Первую неделю он почти не спал по ночам. А если и удавалось ненадолго уснуть, то даже во сне снилось, как просыпается мама, разбуженная его стонами. И как же удивлялся он, когда, действительно просыпаясь, видел Белу-ханум, включающую свет в его комнате. Она садилась на край кровати, склонялась над ним: «…шшшшшш, сейчас пройдет…», а сама думала о том, что вот опять наступила минута, когда она ничем не может помочь сыну. А ведь так уже было: сначала, когда в ящике письменного стола (совершенно случайно, просто порядок наводила) обнаружила шипастый кастет и пакетик с анашой, так испугалась тогда, так испугалась, как ни хотела, а все же позвонила отцу: «Вагиф, срочно приезжай. Что значит сейчас не могу?! В конце концов, это твой сын. Завтра поздно будет», думала — вот, приедет, потолкует на равных, разберется, объяснит все сыну, а он, взрослый, интеллигентный человек, историк, пришел под градусом и давай кулаком проблемы разрешать, даже не ожидала от него такого, ну как можно; или вот еще — когда Афик в Институт искусств поступал на художника-декоратора, такой конкурс был большой, и все ведь, как заведено в Баку, по блату, по тапшу… потом, когда поступил (условно) и после первого же семестра почему-то бросил институт, в армию ушел, потом… Ой, сколько у нее было этих самых «потом», голова уже седая вся, пока внутренне не соберется, к зеркалу не подойдет.
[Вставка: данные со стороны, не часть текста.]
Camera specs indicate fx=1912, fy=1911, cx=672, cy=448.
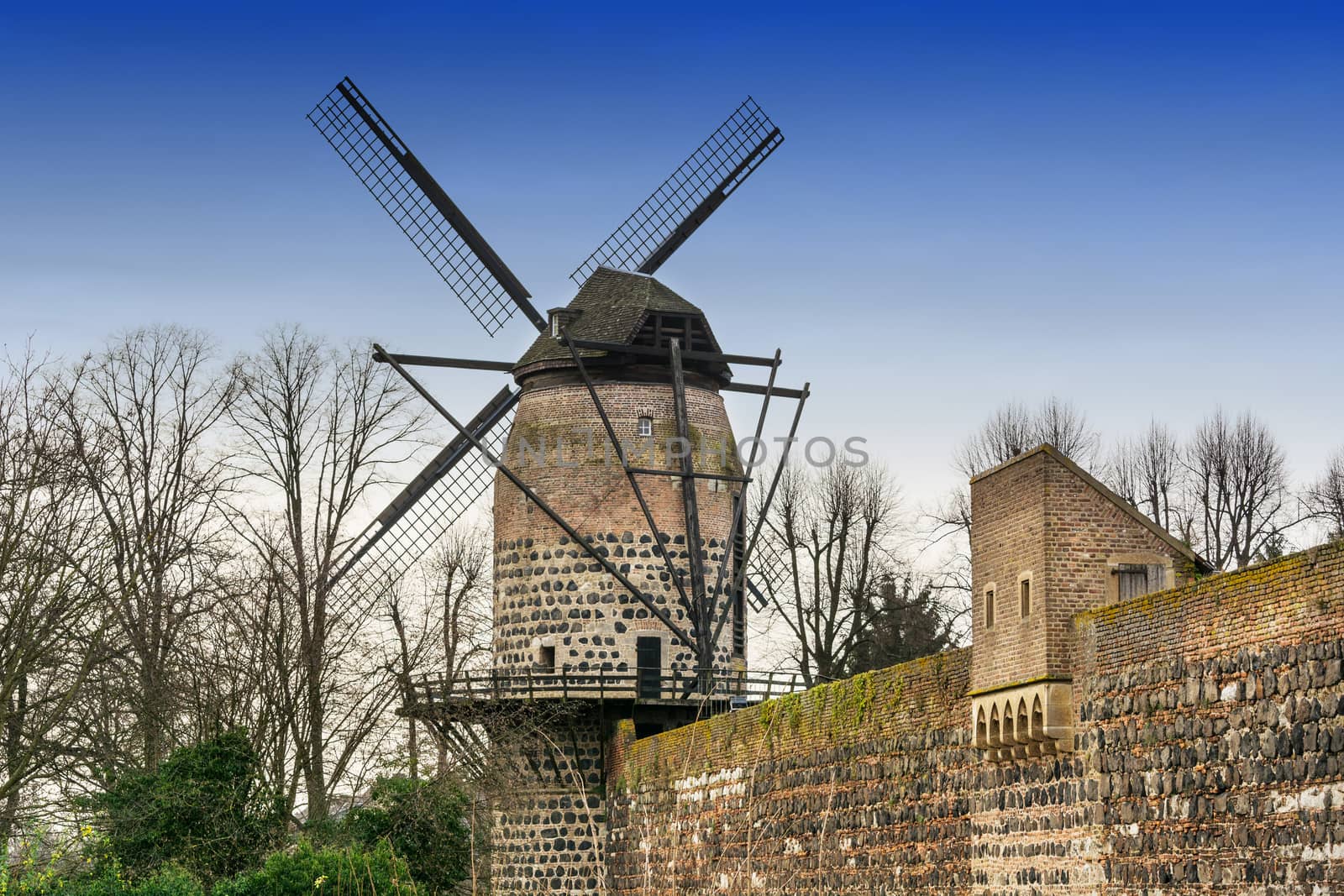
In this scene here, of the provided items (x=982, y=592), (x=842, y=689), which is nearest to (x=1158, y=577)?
(x=982, y=592)

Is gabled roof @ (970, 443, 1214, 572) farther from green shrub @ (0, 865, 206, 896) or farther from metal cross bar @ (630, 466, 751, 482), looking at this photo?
metal cross bar @ (630, 466, 751, 482)

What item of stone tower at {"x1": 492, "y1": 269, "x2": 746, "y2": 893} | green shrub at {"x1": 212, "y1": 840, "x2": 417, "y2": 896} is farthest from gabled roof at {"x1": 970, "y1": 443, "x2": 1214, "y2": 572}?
stone tower at {"x1": 492, "y1": 269, "x2": 746, "y2": 893}

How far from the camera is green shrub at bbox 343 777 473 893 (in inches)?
995

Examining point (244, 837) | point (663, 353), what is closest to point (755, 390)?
point (663, 353)

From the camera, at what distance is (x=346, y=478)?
3050 centimetres

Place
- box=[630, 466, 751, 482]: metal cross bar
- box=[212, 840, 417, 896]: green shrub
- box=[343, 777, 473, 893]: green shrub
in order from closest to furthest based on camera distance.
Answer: box=[212, 840, 417, 896]: green shrub, box=[343, 777, 473, 893]: green shrub, box=[630, 466, 751, 482]: metal cross bar

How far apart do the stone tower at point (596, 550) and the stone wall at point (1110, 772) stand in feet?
18.0

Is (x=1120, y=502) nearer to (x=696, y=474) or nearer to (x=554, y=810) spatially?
(x=696, y=474)

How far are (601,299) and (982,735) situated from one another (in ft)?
48.6

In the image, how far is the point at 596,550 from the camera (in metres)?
27.8

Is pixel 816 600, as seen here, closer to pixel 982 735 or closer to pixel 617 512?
pixel 617 512

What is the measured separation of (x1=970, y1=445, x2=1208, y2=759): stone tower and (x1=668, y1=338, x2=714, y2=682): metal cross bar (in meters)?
12.3

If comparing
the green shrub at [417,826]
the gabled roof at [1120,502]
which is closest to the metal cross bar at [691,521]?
the green shrub at [417,826]

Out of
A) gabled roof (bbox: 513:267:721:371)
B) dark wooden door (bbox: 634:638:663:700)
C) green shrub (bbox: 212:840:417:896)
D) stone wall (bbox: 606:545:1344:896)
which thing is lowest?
green shrub (bbox: 212:840:417:896)
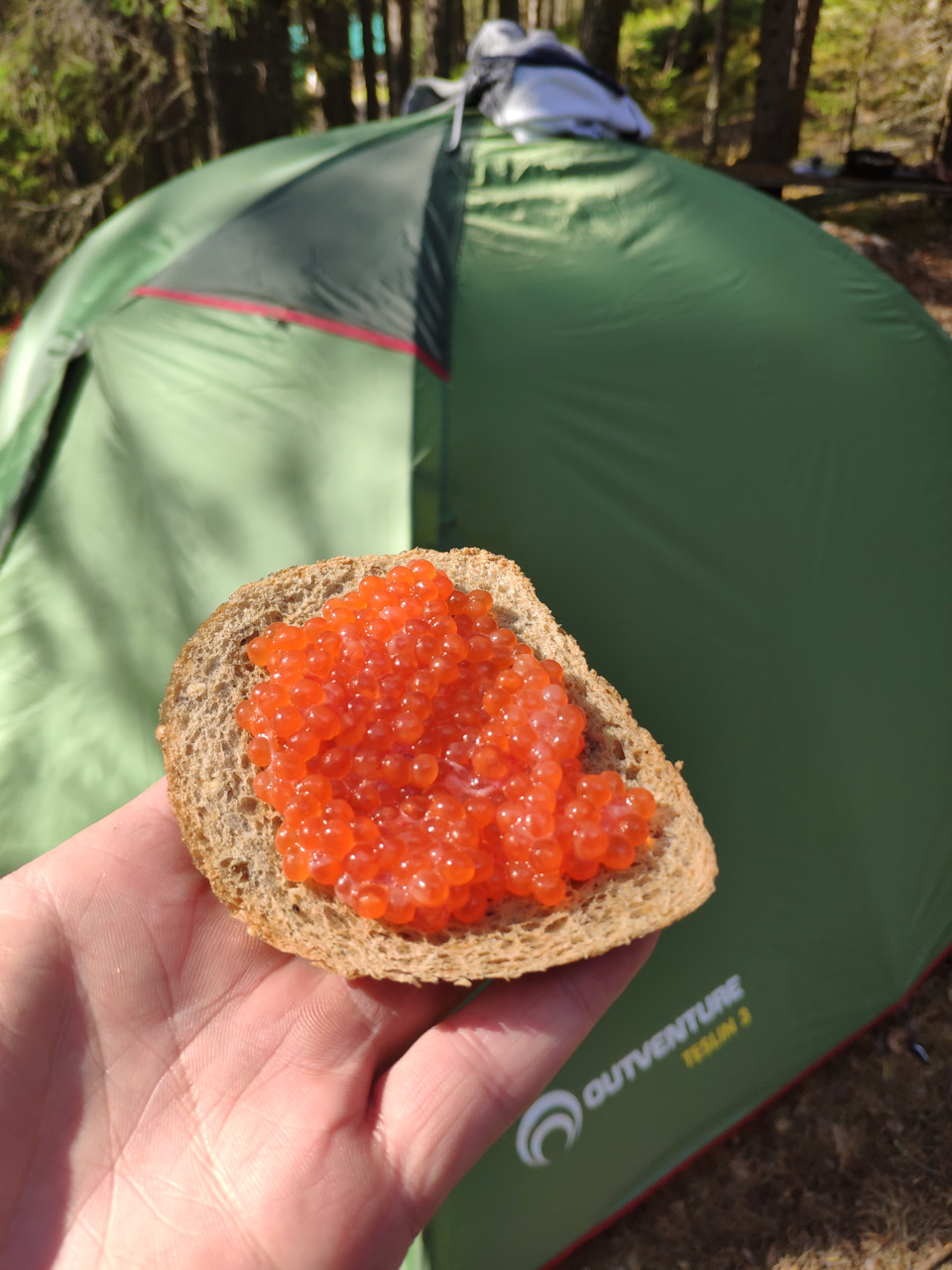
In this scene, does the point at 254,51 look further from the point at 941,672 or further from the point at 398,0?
the point at 941,672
Афик же в такие минуты почему-то злился на мать: «…была бы у меня женщина с квартирой, отлежался бы у нее. Да-да, вот что мне нужно — элементарную разведеночку, взрослую, серьезную, без комплексов… А то ведь у меня кроме Джамили одни „пацанки“ были, все на лет пять-семь моложе, что с них возьмешь. Хотя зачем я нужен взрослой и серьезной, с моими-то „приколами-понтами“? Но вообще-то, если жениться, тогда, как отец во второй раз, непременно на богатой, со связями, чтобы, открывая холодильник, не стоять с выражением лица, как у Фритьефа Нансена, похоронившего последнюю ездовую собаку, чтобы за обедом сухое вино с медалями, а летом Зугульба или Черное море, машина, компьютер… Нет, право же, я бы тогда на многое глаза закрывал». И вскоре действительно глаза его закрывались. Бела-ханум вставала, поправляла одеяло, тушила свет, уходила в гостиную…

В те серые длинные дни его меньше всего интересовало то, что происходило в Сумгаите и частично в Баку, в эти зимние дни, без утра и без ночи, так хорошо думалось, так хорошо вспоминалось, что он даже часы свои любимые (швейцарские с будильничком) снял с руки, забросил подальше в ящик письменного стола.

Нигяр-ханум, проводив своего «квартиранта» в очередную командировку, какая-то подозрительно самодостаточная после знакомства с Жоржем Иосифовичем, пришла навеселе в танцующем халатике, принесла костыли. Деревянные, с поржавелыми болтами, они, видать, сменили не одного хозяина. Последний разукрасил их зарубками во всю длину.

Бела-ханум спросила:

— Где нашла?

— Попросила — дали. — И прошлась с их помощью по комнате, играя своими мощными жерновами, и руки сразу стали какими-то толстыми, мускулистыми, как у женщин на фресках Микеланджело. — Смотри, Бельчик, какие хорошие!.. Их еще под любой рост поднять можно, чтобы удобно было. Видишь?!

«Ну вот еще…» — подумал Агамалиев, никак не представляя себя на костылях. Однако, как минимум, тридцатидневный оптимизм их последнего хозяина — эти неглубокие, подозрительно свеженькие от верхней до нижней зарубки (уж не за полчаса ли пролетели четыре инвалидные недели), как бы намекавшие на временность положения, — сделали свое дело.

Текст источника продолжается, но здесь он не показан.